C: Edge AI

3. Edge AI (12–18 months)

Prerequisite: Phases 1–2 (digital design, embedded software/Linux) and Phase 4 Track B (Jetson, TensorRT, sensor fusion). This track deepens your ability to design, optimize, and deploy ML models on resource-constrained edge hardware — from microcontrollers to mobile SoCs to custom accelerators — with emphasis on low-latency, real-time streaming pipelines.

1. ML Model Design for Edge Constraints

Efficient Architectures:
- MobileNets (V1–V4): Depthwise separable convolutions, width/resolution multipliers, inverted residuals (MBConv), and universal inverted bottleneck (UIB).
- EfficientNet / EfficientDet: Compound scaling (depth, width, resolution), BiFPN for detection, and EfficientViT for vision transformers at the edge.
- YOLO Family (v5–v11, YOLO-NAS): Real-time detection trade-offs, anchor-free heads, NAS-optimized backbones, deployment on Jetson/mobile.
- Lightweight Transformers: TinyViT, MobileViT, FastViT — attention on edge, hybrid CNN-Transformer designs.
Neural Architecture Search (NAS) for Edge:
- Hardware-aware NAS: latency/FLOPs-constrained search (MnasNet, Once-for-All, ProxylessNAS).
- Supernet training and subnet extraction for target hardware profiles.
- Multi-objective optimization: accuracy vs latency vs power vs memory.
Task-Specific Edge Models:
- Pose estimation (MoveNet, PoseNet), segmentation (FastSCNN, TopFormer), speech/keyword spotting (DS-CNN), anomaly detection.
- On-device generative AI: distilled LLMs, speculative decoding, LoRA adapters on edge.

Resources:

"Efficient Deep Learning" by Menghani (MIT Press): Comprehensive coverage of efficient model design, compression, and deployment.
MIT HAN Lab — TinyML and Efficient AI: Lecture series on efficient inference and NAS.
MLPerf Tiny Benchmark: Industry-standard edge inference benchmarks.

Projects:

Compare MobileNetV3 vs EfficientNet-Lite vs FastViT on Jetson Orin Nano: accuracy, latency, power.
Run a hardware-aware NAS search targeting a Cortex-M7 using MCUNetV2 or Once-for-All.
Deploy a keyword spotting model (DS-CNN) on an STM32 with latency < 20 ms.

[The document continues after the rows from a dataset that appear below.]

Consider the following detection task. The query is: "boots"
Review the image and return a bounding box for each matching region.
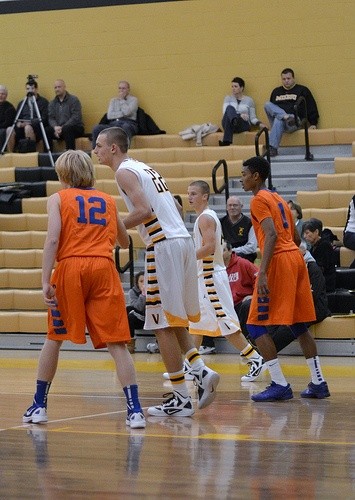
[127,338,136,354]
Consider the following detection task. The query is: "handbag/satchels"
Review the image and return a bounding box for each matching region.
[19,136,37,153]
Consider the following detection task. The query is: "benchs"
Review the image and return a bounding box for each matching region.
[0,127,355,358]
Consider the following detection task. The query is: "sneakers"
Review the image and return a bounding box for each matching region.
[190,366,220,409]
[287,115,299,125]
[199,345,215,355]
[240,355,267,382]
[146,343,159,353]
[270,147,278,157]
[300,380,331,399]
[126,406,146,428]
[163,365,194,380]
[23,403,49,422]
[251,381,294,402]
[146,390,194,417]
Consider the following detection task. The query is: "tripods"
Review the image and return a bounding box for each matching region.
[1,79,54,167]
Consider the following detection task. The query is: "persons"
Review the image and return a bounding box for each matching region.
[93,127,220,417]
[6,81,49,154]
[163,180,266,382]
[219,77,265,146]
[92,81,139,149]
[23,150,146,429]
[272,243,330,352]
[126,271,146,352]
[0,85,16,148]
[198,239,259,354]
[303,218,337,292]
[343,194,355,250]
[263,68,319,157]
[219,196,258,264]
[43,79,84,153]
[239,157,331,402]
[287,200,312,251]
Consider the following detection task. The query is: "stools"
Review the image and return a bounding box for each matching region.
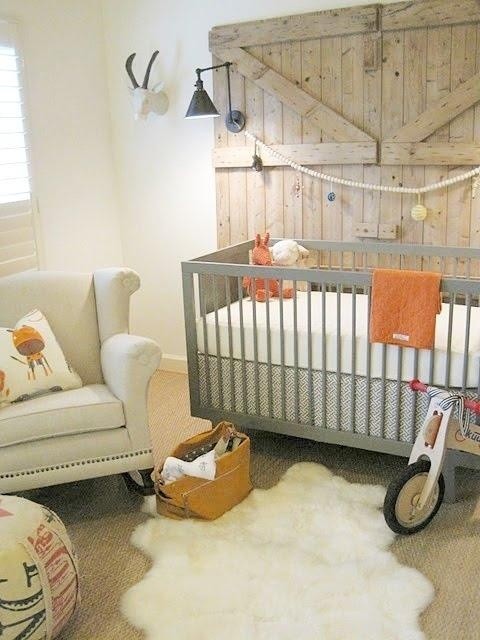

2. Model Compression & Optimization

Quantization:
- Post-Training Quantization (PTQ): INT8, INT4, FP16, mixed-precision calibration, per-channel vs per-tensor.
- Quantization-Aware Training (QAT): Fake quantization nodes, straight-through estimator, fine-tuning for accuracy recovery.
- Advanced Techniques: GPTQ, AWQ, SmoothQuant for LLMs; binary/ternary networks for extreme compression.
- Tooling: TensorRT, ONNX Runtime quantization, AI Edge Torch, tinygrad quantization passes.
Pruning:
- Structured Pruning: Filter/channel pruning for hardware-friendly speedup; magnitude-based, Taylor, FPGM criteria.
- Unstructured Pruning: Weight-level sparsity, lottery ticket hypothesis, sparse tensor acceleration.
- Pruning + Quantization Pipelines: Combined compression with joint fine-tuning.
Knowledge Distillation:
- Teacher-student frameworks, feature-level vs logit-level distillation.
- Self-distillation and online distillation for edge scenarios.
- Distilling large models (LLMs, large vision models) into edge-deployable students.
Operator & Graph Optimization:
- Layer fusion (Conv-BN-ReLU), constant folding, dead code elimination.
- Custom operator implementation for target hardware.
- ONNX graph optimization and custom passes.

Resources:

TensorRT Documentation & Best Practices: NVIDIA's inference optimization guide.
"Neural Network Distillation" survey papers: Comprehensive overview of distillation methods.
ONNX Runtime Optimization: Cross-platform inference optimization.

Projects:

Quantize a ResNet-50 to INT8 using TensorRT PTQ; measure accuracy drop and speedup on Jetson.
Apply QAT to a detection model; compare accuracy vs PTQ on the same target.
Build a pruning + distillation pipeline: prune a BERT model, distill into TinyBERT, deploy on edge.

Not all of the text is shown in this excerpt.